Application on simulated data

In a first step, a simulation study is employed to investigate in how far Elastic Net, Adaptive Lasso or non-convex ℓ_q penalties can lead to an improved estimation compared to the already established ℓ₁ approach. The M1 model from the sixth Dialogue for Reverse Engineering Assessment and Methods challenge (DREAM6, [30]) was used because it provides comparability with the results of pure ℓ₁ regularization obtained by [14].

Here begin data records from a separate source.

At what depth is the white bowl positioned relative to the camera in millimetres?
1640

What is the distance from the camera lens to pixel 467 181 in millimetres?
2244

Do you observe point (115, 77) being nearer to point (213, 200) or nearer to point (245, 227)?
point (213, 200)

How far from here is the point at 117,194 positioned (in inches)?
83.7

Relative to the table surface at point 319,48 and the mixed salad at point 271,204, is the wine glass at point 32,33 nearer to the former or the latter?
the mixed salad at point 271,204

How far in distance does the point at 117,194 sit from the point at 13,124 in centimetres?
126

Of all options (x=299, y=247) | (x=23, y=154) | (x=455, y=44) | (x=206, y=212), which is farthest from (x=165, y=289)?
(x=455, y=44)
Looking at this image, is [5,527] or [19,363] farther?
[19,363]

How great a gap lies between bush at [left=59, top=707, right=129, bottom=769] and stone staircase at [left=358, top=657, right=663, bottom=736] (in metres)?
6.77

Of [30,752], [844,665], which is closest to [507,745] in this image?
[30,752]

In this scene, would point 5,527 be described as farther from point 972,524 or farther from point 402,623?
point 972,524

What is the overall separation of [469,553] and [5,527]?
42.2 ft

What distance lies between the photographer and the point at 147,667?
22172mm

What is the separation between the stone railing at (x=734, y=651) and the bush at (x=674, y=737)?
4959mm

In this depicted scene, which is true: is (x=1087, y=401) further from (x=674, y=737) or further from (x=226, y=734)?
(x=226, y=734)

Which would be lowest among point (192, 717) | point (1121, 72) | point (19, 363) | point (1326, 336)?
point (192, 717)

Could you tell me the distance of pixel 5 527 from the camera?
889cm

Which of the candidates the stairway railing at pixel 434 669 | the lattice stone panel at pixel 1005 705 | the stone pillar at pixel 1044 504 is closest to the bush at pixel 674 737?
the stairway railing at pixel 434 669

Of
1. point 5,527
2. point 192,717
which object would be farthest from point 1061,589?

Model description The model system is composed of six genes, for which the concentrations of protein and mRNA were incorporated. The translation rate for the synthesis of proteins was considered as proportional to the concentration of mRNA and the strengths of the ribosomal binding sites. The transcription rates were assumed to follow Hill kinetics. Since simulated data was used for this model, no units for time and concentrations were specified. For the challenge, all mRNA degradation rates were assumed to be equal to 1 inverse time unit. This results in a total number of 29 kinetic parameters with six ribosomal and six protein synthesis strengths, one degradation parameter, eight K_m values and eight Hill coefficients [14, 30]. The full description of the model and the parameter values is available from the DREAM6 organizers under www.synapse.org/#!Synapse:syn2841366/wiki/71372. It is also included as an example in the Data2Dynamics framework.

The model was simulated 150 times for two cell-types. The first cell-type, which was used as reference for the fold-changes of the second, corresponded to the gold standard parameter set of the DREAM6 challenge in the first place. The Hill coefficients range from one to four which represents the number of ribosomal binding sites. For the second cell-type, fold-change parameters were introduced to relate the parameter values of both cell-types. For each simulation run independently, approximately one third of the 29 dynamic parameters were chosen as cell-type specific. The respective fold-changes were then drawn randomly from the set ϱ∈{1/10,1/5,1/2,2,5,10} for the non-Hill parameters. Fold-changes for Hill parameters were randomly selected as ϱ∈{1/4,1/2,2,4} such that the parameter values of both cell-types are within the interval [1,4].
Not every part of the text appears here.